She reminded herself that she was going to have to get back to dealing with men. The way she felt right now, she wasn’t sure she’d ever be able to deal with them without some of her hate and fear surfacing… so she’d need to learn to hide her feelings.

As she ladled some of the thick vegetable soup into the bowl before her she recognized the hand holding it belonged to a young man. She made herself glance up. A frightened shiver ran over her body. Dark blonde hair, brilliant blue eyes, he looked a lot like Kazy’s heroine, Daussie. Kazy’s memory shot back to the moment the door to the horse stall slowly swung open. Shaggy hair and slender build, this young man
could
have been the man who pushed it open. Could this young man have mystically transformed himself into Daussie when he saw the fear and hate in Kazy’s eyes?

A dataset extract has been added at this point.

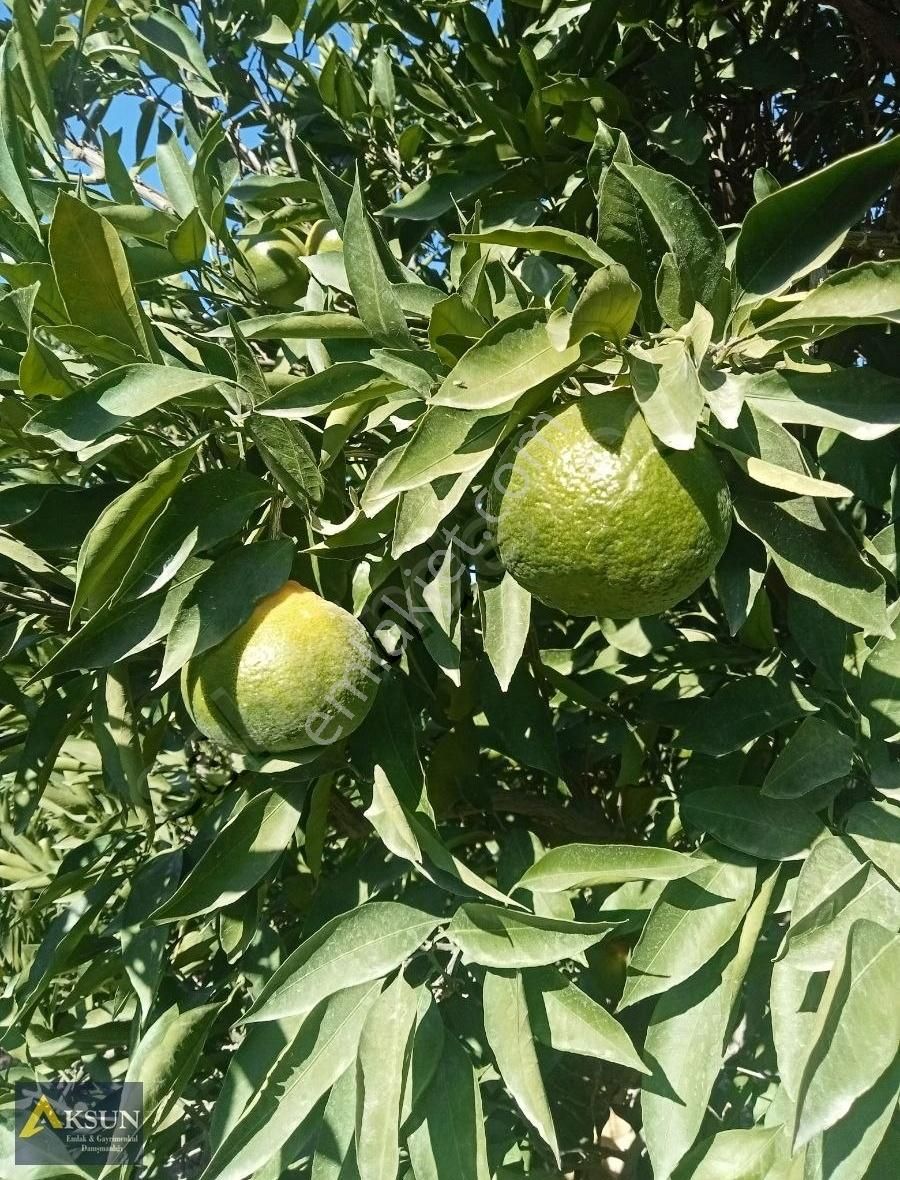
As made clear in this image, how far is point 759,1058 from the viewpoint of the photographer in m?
1.62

Kazy blinked and looked up to her right,
No, Daussie’s still right here beside me!
She looked back at the man who was smiling tentatively at her.
He must be Daussie’s brother!
Kazy realized she had stopped in the midst of pouring soup into the young man’s bowl. “Sorry,” she said, dumping the rest of the ladle into his bowl.

The young man moved on, taking some bread from Daussie and heading off to sit on the ground a short distance away. With a start, Kazy realized someone was wiggling a bowl in front of her. “Oops,” she said filling her ladle with soup again. As that customer moved on, she nudged Daussie, “Is that your brother?” she whispered, pointing with her chin.

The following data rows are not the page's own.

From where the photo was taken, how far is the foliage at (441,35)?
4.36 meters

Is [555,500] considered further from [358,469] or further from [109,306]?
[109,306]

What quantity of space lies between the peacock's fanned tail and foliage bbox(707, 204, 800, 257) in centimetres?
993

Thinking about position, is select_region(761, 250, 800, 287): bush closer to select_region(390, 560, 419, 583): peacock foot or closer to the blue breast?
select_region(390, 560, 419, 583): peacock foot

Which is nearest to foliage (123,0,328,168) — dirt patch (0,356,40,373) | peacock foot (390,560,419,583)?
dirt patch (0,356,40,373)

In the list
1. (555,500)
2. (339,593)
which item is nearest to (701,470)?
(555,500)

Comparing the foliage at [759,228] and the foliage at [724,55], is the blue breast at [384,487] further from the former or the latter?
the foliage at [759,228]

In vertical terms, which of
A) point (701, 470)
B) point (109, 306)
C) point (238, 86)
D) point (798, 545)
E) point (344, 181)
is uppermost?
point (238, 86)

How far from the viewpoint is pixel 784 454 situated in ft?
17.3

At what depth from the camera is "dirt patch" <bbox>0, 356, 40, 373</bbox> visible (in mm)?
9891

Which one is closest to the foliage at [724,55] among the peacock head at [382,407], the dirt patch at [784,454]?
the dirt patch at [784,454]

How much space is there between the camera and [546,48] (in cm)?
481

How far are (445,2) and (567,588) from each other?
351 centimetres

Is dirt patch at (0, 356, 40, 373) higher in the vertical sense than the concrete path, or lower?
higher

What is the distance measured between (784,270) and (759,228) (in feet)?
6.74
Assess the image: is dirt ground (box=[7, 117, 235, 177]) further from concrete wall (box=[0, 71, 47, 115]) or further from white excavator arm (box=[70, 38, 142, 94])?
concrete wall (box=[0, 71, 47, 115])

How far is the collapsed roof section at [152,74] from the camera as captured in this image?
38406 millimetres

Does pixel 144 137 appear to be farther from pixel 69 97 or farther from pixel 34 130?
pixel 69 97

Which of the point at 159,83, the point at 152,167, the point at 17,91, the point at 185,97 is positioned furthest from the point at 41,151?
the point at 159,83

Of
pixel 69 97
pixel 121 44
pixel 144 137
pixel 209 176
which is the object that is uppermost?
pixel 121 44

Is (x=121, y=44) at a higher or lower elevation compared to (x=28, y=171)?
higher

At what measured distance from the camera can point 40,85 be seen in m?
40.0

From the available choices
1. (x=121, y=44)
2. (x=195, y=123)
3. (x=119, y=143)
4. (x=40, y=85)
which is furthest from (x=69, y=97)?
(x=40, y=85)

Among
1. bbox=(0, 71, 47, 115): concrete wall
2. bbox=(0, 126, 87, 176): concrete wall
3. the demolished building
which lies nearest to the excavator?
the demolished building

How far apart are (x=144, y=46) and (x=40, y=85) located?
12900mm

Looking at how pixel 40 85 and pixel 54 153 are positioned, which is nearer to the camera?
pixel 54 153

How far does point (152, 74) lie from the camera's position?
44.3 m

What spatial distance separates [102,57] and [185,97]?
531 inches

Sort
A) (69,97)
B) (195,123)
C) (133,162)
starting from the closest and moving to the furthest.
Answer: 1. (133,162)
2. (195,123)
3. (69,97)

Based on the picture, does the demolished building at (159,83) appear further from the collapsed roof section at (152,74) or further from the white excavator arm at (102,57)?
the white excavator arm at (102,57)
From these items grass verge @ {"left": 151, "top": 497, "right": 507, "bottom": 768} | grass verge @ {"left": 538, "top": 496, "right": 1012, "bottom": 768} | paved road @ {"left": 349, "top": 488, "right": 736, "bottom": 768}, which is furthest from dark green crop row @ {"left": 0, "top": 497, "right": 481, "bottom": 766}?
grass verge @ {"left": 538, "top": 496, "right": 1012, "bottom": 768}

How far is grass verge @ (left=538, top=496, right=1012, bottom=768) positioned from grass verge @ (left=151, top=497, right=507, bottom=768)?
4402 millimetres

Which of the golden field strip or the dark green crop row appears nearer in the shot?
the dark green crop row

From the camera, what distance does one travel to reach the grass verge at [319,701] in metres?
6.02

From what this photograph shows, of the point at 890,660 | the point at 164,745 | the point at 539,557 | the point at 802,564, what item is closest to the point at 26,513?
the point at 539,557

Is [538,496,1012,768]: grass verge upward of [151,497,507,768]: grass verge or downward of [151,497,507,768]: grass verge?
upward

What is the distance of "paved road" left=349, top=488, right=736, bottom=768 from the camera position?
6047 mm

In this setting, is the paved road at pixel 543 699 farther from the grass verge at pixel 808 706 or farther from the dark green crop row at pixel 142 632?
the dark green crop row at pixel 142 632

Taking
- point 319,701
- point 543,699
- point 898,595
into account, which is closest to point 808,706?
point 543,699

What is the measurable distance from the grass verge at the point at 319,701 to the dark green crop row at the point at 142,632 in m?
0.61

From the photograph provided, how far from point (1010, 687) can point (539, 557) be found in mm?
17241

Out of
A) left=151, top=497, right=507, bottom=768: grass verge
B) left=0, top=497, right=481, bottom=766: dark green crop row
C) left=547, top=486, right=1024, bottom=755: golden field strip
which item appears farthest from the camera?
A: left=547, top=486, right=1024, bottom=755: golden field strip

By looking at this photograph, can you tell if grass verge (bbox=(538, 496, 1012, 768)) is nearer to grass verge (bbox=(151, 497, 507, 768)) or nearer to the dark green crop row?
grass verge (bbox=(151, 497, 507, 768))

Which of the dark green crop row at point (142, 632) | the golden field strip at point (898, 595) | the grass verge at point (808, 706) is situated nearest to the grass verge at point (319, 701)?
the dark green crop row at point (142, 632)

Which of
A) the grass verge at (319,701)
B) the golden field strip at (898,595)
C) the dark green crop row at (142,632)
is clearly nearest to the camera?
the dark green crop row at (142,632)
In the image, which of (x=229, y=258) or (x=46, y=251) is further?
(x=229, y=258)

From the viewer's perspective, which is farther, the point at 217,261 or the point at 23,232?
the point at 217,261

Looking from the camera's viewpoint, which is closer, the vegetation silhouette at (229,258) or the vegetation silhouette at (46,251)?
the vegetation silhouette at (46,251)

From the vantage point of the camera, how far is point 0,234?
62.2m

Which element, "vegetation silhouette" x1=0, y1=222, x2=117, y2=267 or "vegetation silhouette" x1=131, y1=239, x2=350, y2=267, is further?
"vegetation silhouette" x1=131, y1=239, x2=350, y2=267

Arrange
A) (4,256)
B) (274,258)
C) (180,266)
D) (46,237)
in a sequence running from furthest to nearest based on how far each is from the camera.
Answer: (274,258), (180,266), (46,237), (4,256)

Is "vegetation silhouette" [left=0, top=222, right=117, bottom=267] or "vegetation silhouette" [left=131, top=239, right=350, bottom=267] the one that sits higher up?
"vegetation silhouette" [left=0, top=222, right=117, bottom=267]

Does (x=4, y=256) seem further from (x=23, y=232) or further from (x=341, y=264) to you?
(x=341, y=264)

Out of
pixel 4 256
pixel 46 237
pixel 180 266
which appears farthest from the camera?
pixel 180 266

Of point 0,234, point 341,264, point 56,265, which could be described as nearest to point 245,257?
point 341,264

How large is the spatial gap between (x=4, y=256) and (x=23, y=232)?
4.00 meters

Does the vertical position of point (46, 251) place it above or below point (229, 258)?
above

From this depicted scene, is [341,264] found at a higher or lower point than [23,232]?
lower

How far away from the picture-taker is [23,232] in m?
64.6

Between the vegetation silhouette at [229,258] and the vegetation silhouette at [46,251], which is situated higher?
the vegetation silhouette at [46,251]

Daussie’s eyes followed the direction of Kazy’s gaze. She nodded, “Uh-huh, his name’s Tarc.”

Kazy filled another bowl with soup, then asked, “Why didn’t he come with you when you rescued us last night?”

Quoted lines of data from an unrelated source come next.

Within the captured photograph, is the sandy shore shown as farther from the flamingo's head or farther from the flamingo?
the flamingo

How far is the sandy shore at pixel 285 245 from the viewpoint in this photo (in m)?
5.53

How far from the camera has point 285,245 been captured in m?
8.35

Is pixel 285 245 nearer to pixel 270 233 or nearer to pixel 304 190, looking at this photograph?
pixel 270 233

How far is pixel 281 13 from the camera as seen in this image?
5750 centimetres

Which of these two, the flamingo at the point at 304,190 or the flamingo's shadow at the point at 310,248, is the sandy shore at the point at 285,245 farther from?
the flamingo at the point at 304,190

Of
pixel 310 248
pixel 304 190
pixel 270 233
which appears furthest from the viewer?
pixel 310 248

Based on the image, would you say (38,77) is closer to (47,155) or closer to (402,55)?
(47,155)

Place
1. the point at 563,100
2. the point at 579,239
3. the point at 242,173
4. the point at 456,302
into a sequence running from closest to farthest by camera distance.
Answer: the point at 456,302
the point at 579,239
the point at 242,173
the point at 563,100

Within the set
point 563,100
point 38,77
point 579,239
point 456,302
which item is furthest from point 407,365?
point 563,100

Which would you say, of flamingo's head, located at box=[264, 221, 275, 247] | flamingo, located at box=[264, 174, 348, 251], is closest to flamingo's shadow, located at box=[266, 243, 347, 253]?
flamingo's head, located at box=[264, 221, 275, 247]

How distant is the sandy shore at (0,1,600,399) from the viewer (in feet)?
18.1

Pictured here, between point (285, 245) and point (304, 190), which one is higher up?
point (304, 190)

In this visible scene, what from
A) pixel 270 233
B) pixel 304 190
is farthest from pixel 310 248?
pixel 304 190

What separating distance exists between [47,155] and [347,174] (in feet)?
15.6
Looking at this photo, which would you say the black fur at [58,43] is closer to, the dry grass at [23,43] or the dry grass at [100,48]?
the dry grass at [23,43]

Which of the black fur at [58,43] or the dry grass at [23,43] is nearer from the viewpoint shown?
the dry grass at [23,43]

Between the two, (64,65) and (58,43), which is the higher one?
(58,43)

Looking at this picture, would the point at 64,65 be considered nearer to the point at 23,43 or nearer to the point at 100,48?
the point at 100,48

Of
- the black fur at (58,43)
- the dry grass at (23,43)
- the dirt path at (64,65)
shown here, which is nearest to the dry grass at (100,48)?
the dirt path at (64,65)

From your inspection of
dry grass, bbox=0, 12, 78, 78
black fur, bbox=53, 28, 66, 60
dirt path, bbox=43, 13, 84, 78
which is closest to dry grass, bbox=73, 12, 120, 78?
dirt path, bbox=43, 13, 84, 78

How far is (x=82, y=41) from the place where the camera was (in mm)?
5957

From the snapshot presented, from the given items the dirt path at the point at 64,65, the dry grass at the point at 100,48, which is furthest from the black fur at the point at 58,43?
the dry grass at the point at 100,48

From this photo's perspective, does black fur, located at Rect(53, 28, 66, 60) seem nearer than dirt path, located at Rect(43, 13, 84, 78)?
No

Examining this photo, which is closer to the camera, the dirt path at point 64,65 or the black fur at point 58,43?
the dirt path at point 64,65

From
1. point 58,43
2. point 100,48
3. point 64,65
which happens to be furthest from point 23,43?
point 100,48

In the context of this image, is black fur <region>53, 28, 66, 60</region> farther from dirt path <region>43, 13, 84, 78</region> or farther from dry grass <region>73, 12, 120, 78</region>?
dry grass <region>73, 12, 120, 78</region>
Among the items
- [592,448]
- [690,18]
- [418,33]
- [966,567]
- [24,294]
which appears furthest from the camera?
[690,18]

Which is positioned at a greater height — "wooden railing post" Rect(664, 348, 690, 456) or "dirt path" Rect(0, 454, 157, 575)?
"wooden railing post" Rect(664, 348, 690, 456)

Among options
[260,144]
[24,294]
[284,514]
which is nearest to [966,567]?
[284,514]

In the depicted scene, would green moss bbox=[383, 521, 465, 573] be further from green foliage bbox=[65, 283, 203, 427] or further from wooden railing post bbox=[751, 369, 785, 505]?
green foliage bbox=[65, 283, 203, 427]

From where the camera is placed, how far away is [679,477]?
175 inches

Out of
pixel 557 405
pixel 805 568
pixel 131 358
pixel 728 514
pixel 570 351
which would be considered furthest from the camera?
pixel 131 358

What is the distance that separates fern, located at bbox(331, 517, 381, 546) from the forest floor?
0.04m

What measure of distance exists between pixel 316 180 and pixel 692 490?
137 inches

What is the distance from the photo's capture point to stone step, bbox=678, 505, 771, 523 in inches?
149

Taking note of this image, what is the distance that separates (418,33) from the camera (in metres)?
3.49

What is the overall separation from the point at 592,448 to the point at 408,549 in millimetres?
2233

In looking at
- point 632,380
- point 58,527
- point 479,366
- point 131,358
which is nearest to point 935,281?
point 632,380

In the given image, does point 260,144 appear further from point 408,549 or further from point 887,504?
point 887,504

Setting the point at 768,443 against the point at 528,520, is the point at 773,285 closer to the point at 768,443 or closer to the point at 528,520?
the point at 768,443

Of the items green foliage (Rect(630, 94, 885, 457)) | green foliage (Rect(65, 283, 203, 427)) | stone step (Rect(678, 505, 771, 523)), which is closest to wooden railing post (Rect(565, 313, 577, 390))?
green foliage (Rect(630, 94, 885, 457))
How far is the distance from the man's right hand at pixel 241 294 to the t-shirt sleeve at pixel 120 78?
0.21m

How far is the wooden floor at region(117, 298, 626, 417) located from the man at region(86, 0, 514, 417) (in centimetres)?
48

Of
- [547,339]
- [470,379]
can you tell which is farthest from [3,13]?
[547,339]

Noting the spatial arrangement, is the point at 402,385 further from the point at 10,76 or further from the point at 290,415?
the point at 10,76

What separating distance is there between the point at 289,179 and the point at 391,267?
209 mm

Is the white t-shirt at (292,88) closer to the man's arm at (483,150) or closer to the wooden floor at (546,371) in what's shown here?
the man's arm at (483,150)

Daussie’s eyes went back to her brother. After a long pause she said, “Um, he did.” She paused uncertainly, then continued, “He… wasn’t close by… you just didn’t see him.”

Kazy filled another bowl, thinking of the guy who’d been hanging around in the distance last night. She let her eyes drift back to Daussie’s handsome brother.
If
he
was there, why was his sister doing all the dirty work?

Then,
After those raiders showed me what men are like, I hate them
all
. Why am I thinking about her brother’s looks? Just because he looks like Daussie?

 

Everyone had gone through the Hyllises’ food line, so Eva got her own bowl of soup and hunk of bread. Uncomfortably eyeing the rescued girl, she said, “That’s it. You girls should serve yourselves.” She busied herself pouring some of the calming tea she had brewed for the traumatized girls. By the time Daussie and the girl had seated themselves, Eva was able to go over and sit beside them on the pretext of giving each of them a cup of tea. “I’m sorry, I’m afraid I don’t know your name,” she said to the young girl.

“Kazy,” the girl said.

“What’s your last name?”

The girl’s face crumpled, and as tears ran down her cheeks she said in a tiny voice, “I don’t know, do you still have a last name when
everyone
in your family’s been killed?”

Eva’s own heart broke. She leaned to put an arm around Kazy’s shaking shoulders. Daussie leaned in from the other side and she and Eva hugged Kazy between them. “Sure you do,” Eva said in a low tremulous voice, “
no one
can take your name away from you.”

After a few wracking sobs, Kazy said, “Hyllis.”

Eva stared into Daussie’s wide eyes. Some kind of feud had scattered Daum’s family a generation or so back. As far as Eva had known, Daum was the only one of the Hyllises that had moved into the area of Walterston, but people had moved away from their original home in Colesville at different times. When they left, they seldom knew where they were going. When they arrived in a new location they didn’t send messages home to say where they’d gone, after all, they were trying to leave those people behind. As the different family groups picked up and moved at different times, Kazy’s family could easily have relocated here without Daum knowing. After a little more hesitation, Eva said, “Where was your family from?”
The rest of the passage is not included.